### [Given entries]
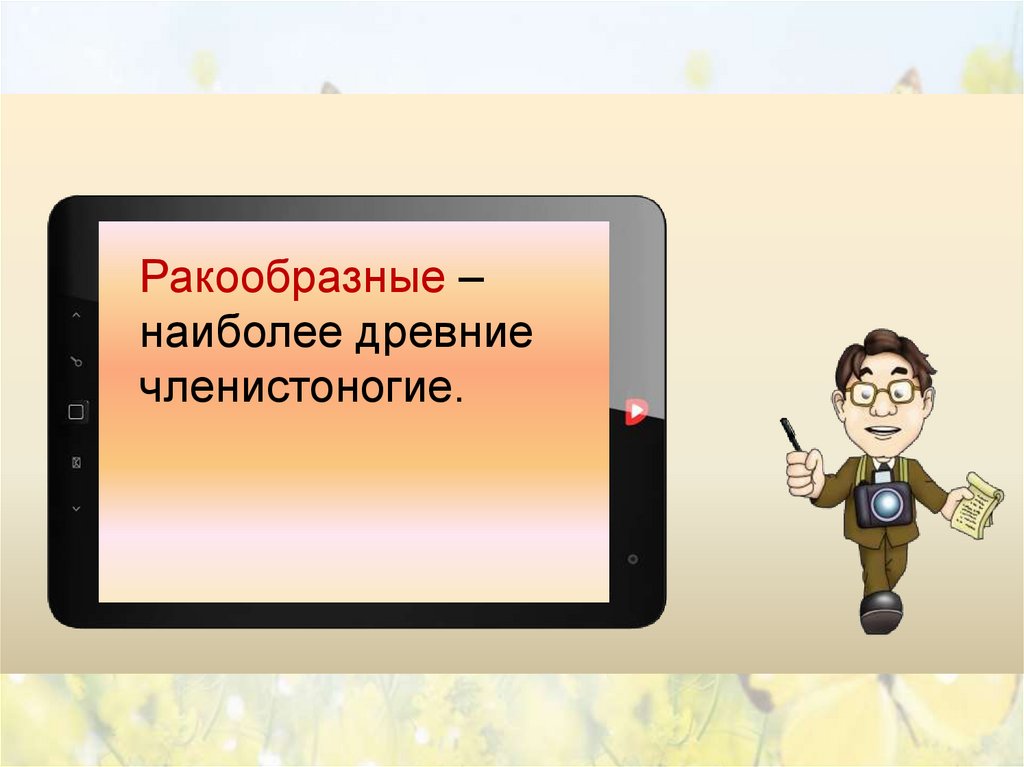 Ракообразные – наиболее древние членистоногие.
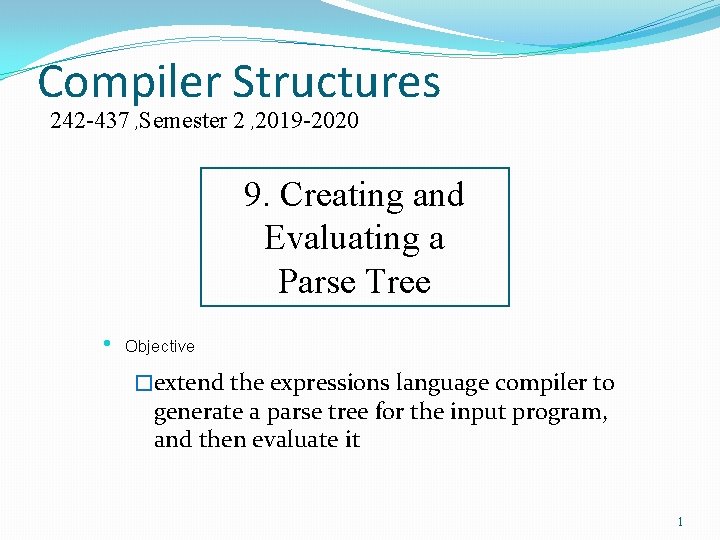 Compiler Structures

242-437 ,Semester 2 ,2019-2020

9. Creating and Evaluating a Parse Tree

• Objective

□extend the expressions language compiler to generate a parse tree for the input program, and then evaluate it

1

### [Work task]
Write out exactly the lines from the one containing "9. Creating and Evaluating a Parse Tree" through the end of the data, both included. Add nothing else.

### [Exercise response]
9. Creating and Evaluating a Parse Tree

• Objective

□extend the expressions language compiler to generate a parse tree for the input program, and then evaluate it

1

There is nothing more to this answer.